Second, countries vary in their mix of service coverage and financial protection for a given level of UHC. For example, Brazil and Serbia, both upper-middle-income countries, have the same UHC index value (75). Brazil’s service coverage score far exceeds Serbia’s (61%), but this is counterbalanced in the UHC index by Brazil’s substantially higher incidence of catastrophic expenditure (26% vs 8%).
Third, a country’s UHC index score tends to be higher the higher the country’s income group: the high-income countries tend to cluster at the top left of figure 1, while the low-income countries tend to cluster at the bottom left. Unsurprisingly, low-income countries have further to go before they achieve UHC than high-income countries. However, there are variations within income groups. Some high-income countries are faring less well than others: Chile, Japan, and Trinidad and Tobago stand out as weaker performers; in the case of Chile, the high rate of catastrophic health expenditure is largely to blame, whereas the poorer performance in Japan and Trinidad and Tobago reflects low inpatient admission rates and low cancer screening rates.

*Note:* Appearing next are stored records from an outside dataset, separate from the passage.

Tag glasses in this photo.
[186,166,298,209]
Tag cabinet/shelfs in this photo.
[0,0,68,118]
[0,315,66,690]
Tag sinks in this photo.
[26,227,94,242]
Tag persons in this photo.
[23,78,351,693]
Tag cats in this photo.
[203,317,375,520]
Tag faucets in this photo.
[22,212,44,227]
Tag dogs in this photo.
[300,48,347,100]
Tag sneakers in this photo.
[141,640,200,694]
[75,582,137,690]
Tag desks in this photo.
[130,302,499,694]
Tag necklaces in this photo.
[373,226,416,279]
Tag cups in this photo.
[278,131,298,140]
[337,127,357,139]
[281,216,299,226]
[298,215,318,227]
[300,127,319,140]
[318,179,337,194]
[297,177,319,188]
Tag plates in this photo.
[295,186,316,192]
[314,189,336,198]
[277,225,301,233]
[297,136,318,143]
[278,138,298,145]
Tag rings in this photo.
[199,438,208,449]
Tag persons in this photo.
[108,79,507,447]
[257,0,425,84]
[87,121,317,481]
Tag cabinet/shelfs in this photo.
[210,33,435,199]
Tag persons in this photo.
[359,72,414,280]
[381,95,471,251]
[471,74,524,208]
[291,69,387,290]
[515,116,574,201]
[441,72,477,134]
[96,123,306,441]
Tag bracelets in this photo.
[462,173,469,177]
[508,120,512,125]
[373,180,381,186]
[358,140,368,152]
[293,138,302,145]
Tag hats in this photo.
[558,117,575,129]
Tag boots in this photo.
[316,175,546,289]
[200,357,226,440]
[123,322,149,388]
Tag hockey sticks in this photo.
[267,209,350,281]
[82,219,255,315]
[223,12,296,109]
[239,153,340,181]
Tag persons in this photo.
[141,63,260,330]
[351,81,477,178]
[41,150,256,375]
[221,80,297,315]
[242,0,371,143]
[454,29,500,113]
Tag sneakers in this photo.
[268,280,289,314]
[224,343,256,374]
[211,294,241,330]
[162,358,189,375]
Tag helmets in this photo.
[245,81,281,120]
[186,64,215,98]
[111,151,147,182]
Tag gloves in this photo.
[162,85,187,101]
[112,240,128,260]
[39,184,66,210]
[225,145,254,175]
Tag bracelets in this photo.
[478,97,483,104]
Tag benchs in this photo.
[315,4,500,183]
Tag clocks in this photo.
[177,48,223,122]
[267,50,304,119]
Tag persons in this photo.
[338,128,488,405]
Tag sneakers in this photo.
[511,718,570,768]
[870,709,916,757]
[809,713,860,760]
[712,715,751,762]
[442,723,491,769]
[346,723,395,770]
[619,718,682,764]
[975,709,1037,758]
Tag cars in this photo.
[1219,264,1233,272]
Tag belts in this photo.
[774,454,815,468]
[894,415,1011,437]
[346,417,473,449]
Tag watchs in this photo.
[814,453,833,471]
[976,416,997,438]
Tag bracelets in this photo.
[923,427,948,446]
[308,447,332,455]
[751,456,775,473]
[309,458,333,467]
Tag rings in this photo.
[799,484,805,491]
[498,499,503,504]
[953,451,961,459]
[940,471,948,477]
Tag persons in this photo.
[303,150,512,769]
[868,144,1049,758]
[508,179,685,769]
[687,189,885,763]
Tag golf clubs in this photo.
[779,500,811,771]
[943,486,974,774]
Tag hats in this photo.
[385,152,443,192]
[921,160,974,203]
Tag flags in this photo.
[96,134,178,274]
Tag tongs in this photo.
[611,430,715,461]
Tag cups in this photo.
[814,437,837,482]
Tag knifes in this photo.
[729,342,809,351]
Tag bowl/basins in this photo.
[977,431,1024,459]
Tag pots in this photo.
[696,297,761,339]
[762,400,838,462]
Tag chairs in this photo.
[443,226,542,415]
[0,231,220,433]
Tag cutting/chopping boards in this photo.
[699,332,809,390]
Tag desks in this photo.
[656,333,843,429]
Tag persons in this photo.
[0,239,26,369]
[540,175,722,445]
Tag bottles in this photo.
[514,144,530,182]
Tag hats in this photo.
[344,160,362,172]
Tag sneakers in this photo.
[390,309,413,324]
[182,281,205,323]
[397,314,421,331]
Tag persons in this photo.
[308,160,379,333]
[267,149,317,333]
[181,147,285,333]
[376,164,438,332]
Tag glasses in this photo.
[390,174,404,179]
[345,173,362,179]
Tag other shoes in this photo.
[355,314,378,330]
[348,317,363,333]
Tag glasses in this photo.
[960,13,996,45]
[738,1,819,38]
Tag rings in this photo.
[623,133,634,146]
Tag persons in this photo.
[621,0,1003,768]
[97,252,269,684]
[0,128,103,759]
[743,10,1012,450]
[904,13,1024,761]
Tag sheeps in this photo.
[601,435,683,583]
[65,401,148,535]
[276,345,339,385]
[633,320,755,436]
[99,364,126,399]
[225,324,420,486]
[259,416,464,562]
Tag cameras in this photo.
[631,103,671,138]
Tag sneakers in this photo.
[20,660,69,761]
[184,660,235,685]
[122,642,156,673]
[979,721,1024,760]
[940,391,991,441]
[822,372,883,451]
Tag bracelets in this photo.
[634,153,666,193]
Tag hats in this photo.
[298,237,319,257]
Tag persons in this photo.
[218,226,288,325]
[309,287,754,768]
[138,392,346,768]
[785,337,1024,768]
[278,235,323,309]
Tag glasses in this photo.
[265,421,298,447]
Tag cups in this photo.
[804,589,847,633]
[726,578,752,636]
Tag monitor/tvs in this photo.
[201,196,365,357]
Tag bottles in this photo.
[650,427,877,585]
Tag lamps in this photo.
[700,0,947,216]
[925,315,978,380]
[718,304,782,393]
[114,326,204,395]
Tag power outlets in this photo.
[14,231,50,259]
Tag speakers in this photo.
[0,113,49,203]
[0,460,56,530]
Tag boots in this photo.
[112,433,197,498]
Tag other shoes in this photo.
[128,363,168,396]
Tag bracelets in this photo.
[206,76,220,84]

Among the middle-income countries, there are also weaker and stronger performers, with countries like Azerbaijan achieving a lower UHC score than even some low-income countries, and countries like Costa Rica and Mexico achieving UHC scores on a par with some high-income countries. Likewise, we see variation within the low-income group, with some countries (eg, Comoros and Zimbabwe) achieving higher UHC scores than several lower-middle-income countries and others (eg, Bangladesh and Nigeria) faring much worse.